Ему предлагали пойти работать в газету. Он отказался. Он хотел драться в строю с оружием в руках. Это была его стихия. Из-под Кингисеппа он на денек заскочил в Ленинград. Он зашел за мной, и мы, прихватив полковую бабушку, пошли в филармонию на концерт Марии Вениаминовны Юдиной, высокой худой женщины в черно-белом одеянии, похожей на пингвина.
— Больше всех я завидую композиторам и музыкантам, — сказал Гоша.
— Почему?
— Их не надо переводить на другой язык. Они понятны всем без перевода. Хочешь, я тебе подарю? — И протянул мне вчетверо сложенный лист бумаги.
В этот же вечер он отправился под Нарву в свой взвод противотанковых ружей.
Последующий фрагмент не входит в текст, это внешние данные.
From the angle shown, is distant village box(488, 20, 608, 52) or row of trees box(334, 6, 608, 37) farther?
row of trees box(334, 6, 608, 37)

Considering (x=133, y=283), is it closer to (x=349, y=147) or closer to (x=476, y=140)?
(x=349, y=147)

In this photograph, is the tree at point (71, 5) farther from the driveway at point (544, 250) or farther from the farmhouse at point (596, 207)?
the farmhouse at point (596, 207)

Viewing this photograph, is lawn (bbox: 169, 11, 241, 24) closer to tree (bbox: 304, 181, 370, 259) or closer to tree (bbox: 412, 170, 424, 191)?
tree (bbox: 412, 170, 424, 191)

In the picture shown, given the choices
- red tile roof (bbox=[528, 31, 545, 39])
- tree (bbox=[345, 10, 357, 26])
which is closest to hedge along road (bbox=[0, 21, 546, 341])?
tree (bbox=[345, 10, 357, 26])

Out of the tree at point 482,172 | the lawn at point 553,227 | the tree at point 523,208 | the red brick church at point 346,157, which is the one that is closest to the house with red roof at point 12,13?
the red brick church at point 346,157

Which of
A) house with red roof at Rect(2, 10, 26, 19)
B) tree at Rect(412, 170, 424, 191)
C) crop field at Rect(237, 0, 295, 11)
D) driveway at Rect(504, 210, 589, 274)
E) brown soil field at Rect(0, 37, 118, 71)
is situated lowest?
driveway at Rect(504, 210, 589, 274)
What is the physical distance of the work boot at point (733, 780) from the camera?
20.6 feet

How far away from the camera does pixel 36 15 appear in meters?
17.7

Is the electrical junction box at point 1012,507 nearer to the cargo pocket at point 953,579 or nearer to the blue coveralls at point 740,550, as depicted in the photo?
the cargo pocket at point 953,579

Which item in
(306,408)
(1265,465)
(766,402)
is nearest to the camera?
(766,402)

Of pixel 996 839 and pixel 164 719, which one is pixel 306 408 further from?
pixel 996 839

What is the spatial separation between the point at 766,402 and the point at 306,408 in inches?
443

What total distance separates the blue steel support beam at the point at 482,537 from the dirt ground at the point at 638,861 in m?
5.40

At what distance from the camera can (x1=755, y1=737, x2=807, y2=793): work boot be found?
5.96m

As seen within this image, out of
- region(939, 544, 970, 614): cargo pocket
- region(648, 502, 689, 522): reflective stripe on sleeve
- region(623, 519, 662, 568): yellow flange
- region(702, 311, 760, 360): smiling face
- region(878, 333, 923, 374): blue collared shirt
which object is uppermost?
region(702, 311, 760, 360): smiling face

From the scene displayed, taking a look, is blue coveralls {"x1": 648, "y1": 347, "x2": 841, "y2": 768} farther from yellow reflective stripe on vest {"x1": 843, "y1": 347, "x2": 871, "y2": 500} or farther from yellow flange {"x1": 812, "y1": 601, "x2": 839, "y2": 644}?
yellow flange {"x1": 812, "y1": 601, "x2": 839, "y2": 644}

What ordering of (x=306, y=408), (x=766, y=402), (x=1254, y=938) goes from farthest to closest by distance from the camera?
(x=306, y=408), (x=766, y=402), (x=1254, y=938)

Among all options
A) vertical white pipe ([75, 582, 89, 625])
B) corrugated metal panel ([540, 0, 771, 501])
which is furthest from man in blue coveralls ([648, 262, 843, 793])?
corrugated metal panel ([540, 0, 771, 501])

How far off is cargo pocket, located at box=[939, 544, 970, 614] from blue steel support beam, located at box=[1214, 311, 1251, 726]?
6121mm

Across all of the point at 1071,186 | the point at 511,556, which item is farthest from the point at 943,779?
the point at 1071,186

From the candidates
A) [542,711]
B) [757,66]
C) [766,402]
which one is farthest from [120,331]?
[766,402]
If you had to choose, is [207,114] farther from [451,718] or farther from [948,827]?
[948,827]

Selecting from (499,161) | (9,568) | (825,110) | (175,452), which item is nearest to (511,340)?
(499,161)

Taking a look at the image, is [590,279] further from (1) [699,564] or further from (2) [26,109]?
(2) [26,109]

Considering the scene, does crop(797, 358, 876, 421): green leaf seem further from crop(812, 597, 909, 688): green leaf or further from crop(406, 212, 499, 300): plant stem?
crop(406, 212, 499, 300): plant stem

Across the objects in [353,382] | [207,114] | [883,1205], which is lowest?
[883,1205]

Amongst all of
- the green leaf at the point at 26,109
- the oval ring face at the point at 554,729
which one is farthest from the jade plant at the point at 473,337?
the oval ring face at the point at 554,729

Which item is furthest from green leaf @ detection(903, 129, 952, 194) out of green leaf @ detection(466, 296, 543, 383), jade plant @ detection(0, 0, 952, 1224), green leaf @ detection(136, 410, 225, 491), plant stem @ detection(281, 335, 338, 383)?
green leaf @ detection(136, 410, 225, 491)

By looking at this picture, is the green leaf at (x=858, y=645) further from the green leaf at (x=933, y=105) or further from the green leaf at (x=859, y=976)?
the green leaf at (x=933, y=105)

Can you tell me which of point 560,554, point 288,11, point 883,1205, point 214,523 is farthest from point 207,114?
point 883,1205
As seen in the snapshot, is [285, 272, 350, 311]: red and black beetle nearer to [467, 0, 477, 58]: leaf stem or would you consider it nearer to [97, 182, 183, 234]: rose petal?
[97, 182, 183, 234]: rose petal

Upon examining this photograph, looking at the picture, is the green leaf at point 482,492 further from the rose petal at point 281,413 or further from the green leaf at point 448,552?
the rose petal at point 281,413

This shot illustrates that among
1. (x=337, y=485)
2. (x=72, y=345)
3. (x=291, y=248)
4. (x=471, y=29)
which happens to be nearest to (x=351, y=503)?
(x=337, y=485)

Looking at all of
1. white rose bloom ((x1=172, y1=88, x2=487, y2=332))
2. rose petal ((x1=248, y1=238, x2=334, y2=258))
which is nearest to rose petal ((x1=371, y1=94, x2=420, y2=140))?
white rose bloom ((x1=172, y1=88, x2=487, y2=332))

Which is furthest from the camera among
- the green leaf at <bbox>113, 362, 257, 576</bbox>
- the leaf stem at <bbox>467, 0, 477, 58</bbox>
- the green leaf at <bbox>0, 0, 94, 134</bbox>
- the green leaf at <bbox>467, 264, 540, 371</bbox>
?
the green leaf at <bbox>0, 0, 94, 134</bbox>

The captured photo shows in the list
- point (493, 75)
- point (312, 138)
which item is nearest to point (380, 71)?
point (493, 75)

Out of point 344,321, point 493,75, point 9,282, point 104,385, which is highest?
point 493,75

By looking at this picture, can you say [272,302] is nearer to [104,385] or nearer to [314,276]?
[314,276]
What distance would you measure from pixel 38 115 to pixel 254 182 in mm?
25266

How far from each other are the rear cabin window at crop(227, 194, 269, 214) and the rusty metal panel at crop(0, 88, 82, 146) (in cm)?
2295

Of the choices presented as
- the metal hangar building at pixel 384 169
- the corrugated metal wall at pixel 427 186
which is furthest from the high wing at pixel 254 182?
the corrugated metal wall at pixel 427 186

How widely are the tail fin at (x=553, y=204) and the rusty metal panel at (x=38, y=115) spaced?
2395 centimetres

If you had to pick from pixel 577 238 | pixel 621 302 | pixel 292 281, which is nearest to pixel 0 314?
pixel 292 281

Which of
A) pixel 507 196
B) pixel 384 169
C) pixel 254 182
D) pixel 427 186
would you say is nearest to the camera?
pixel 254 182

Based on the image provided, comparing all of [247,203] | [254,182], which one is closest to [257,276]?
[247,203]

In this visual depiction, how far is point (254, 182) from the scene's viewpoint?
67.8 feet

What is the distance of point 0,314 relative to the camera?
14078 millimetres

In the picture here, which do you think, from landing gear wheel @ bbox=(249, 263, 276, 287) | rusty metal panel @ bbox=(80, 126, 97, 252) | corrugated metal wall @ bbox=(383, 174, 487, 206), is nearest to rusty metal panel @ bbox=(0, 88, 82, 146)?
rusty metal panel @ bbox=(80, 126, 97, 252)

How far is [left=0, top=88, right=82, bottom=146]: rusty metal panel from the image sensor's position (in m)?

Через день из штаба мне принесли телефонограмму:
«Суворов погиб. Его полевая сумка у Черноуса в редакции».
Я развернул вчетверо сложенный лист бумаги и прочел подаренные мне стихи:
Еще утрами черный дым клубится
Над развороченным твоим жильем,
И падает обугленная птица,
Застигнутая бешеным огнем.
Еще ночами белыми нам снятся,
Как вестники потерянной любви,
Живые горы голубых акаций
И в них восторженные соловьи.
Еще война. Но мы упрямо верим,
Что будет день, мы выпьем боль до дна,
Широкий мир нам вновь раскроет двери,
С рассветом новым встанет тишина.
Последний враг. Последний меткий выстрел.
И первый проблеск утра, как стекло.
Мой милый друг, а все-таки как быстро,
Как быстро наше время протекло.
В воспоминаньях мы тужить не будем —
Зачем туманить грустью ясность дней:
Свой добрый век мы прожили как люди
И для людей.
В полевой сумке Суворова я нашел три тетради. Четыре раза выходила потом его книга «Слово солдата», из которой сам Гоша не видел ни одного своего стихотворения в напечатанном виде. Он не заботился об этом, он торопился сказать. И то, что он сказал, звучит как реквием всем погибшим и как напутствие всем живым. Слова:
Свой добрый век мы прожили как люди
и для людей —
можно написать на судьбе всего нашего поколения.
Прости меня, друг читатель, за то, что я опять отвлекся в сторону, но ведь в судьбе Гоши Суворова, в его стихах лежит моя судьба, судьба нашего Кукушкина и, может быть, твоя собственная.
Весенняя распутица. Разлив Плюссы и Наровы не дал возможности двинуться ленинградской гвардии дальше в Эстонию. Но мы припомнили другое: покидая Ханко, мы обещали вернуться обратно. И Кукушкину снова пришлось, только на этот раз не по мерзлому вереску, а по зеленой траве через березовые перелески, сосновые леса и горелые болота, мимо старых дорогих могил, пройти от Белоострова до Выборга. На этот раз Маннергейм быстро поднял руки. Мы сдержали свое слово.
Из-под Выборга я опять получил письмо от Кукушкина.